When I came out to my mum and dad I already had a boyfriend who was a really nice guy. I found that made it much easier as they were able to meet him and see how nice he was. There was a lot that my mum wanted to know though, and it will probably be the same for you. There is a lot of misunderstanding about what being gay means. If you can talk to your mum or dad about being gay then it would help them a lot to understand you and how you feel.

What you need to remember is that if they go crazy at you when you tell them you are gay then they are taking a selfish point of view and are just thinking of themselves. You however also have to understand their negitiveity. The fact that they have a gay son, they may not have grandchildren, they can think of many less than attractive stereotypical images of gay men and of course the possible increased risks of HIV. When some parents find out their child is gay they also ask themselves "What did they do wrong!"

By talking to them you can make them realise that you are going through just as much worry as them, and that it is not a choice you have made to annoy them but it is something that you feel inside, and you are truly following your feelings.
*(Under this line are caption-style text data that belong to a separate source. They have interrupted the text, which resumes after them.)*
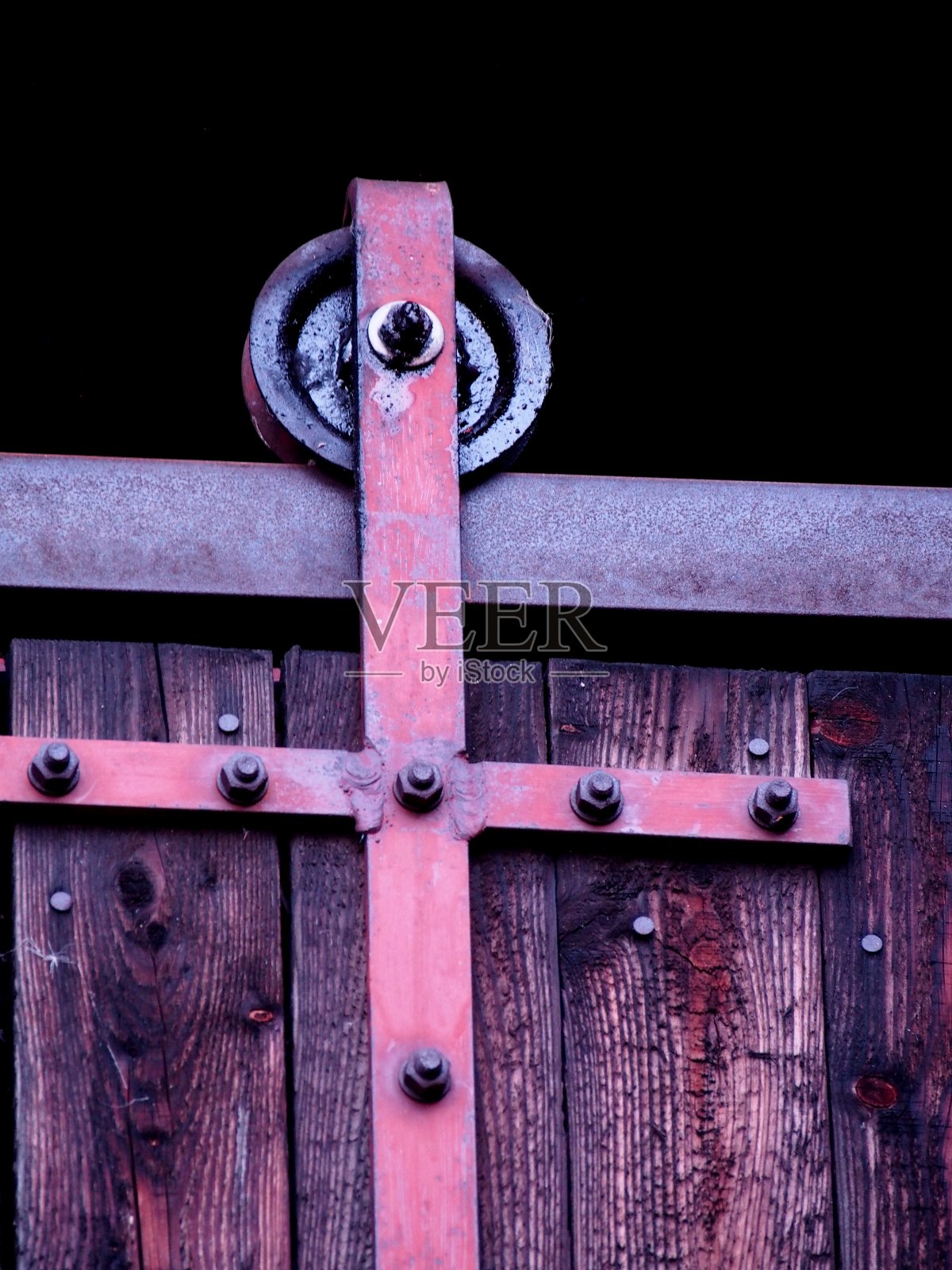 滑动谷仓门，轨道上车轮的细节，带有金属滑动机构的旧棕色大门，技术解决方案照片摄影图片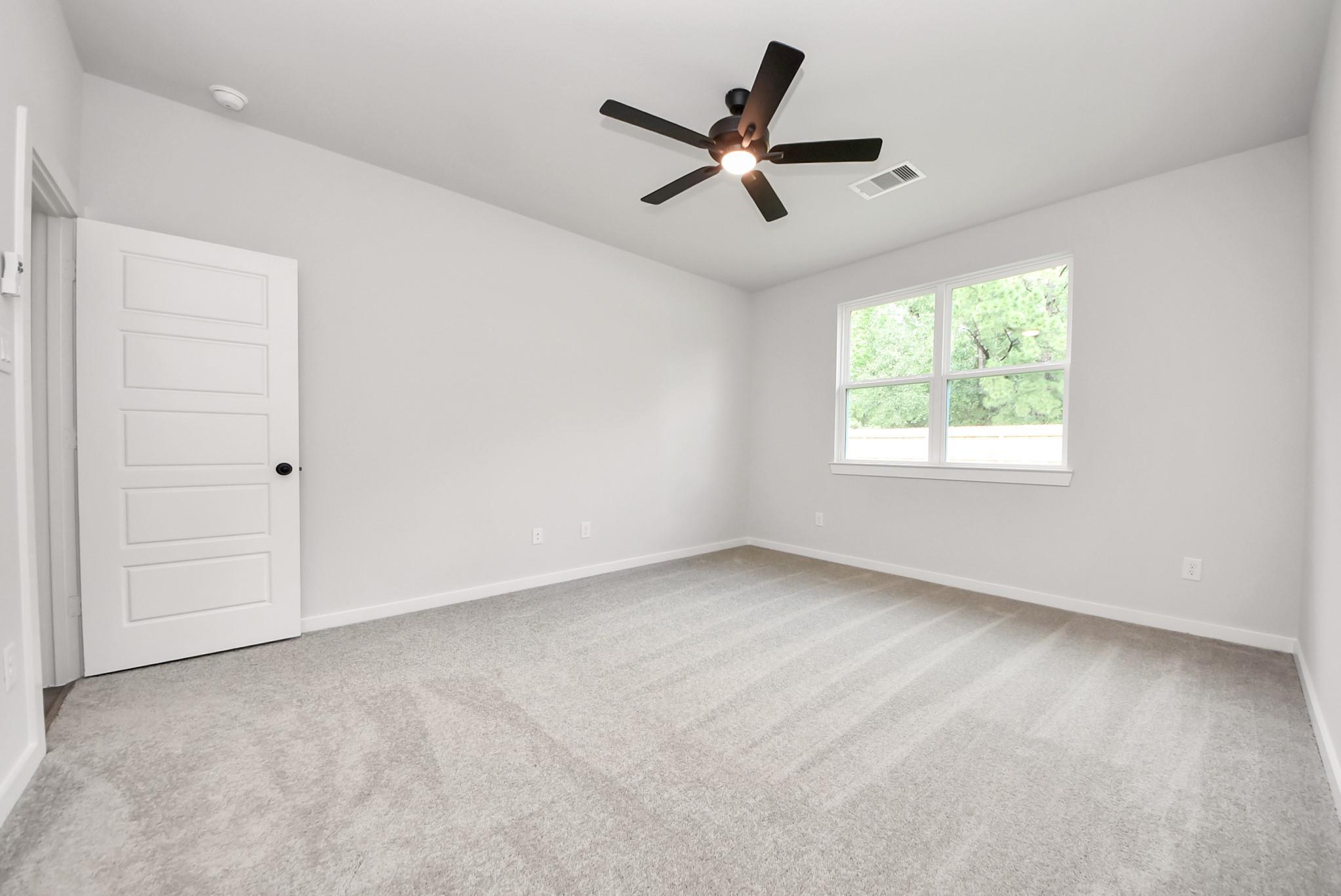 Bright, carpeted bedroom with ceiling fan in The Daphne F floor plan at Sundance Cove, Crosby, Texas.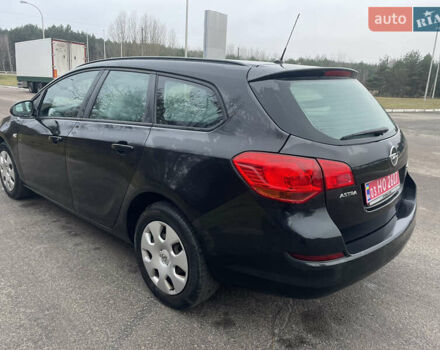 Черный Опель Астра, объемом двигателя 1.4 л и пробегом 210 тыс. км за 5900 $, фото 6 на Automoto.ua
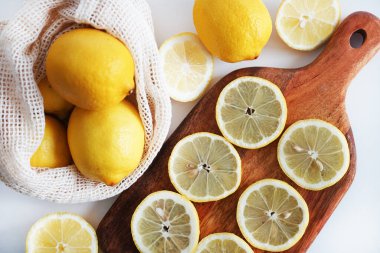 Dilimlenmiş limonlar, arka planda tahta bir tahta üzerinde.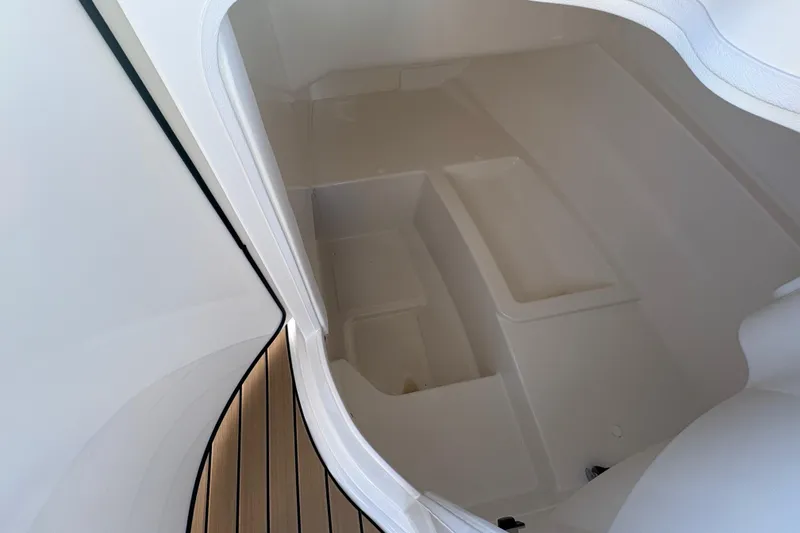 Slide: The Image of 2026 Sea Ray SDX 230 Outboard interior storage compartment, featuring sleek design and ample space. - 8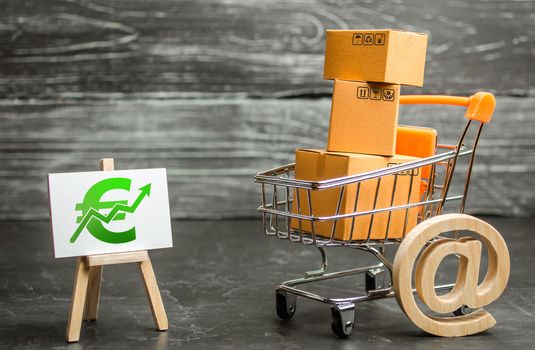 A shopping cart with boxes symbolizing internet trading and a stand with a green Euro up arrow. shopping online. sales of goods and services. Internet network trade, advertising services. E-commerce.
You will need to educate them about what being gay is and get rid of some of their preconceived ideas many of which may be quite inaccurate.

You will find it easier to come out to some of your friends first as they are not going to have the same emotional ties to you as your parents. I started telling my friends first and that was fine! Good luck! It is a bit scary at first but it is amazing how easy it gets after a while and how you find that a majority of good people don't really care if you are gay or straight!!!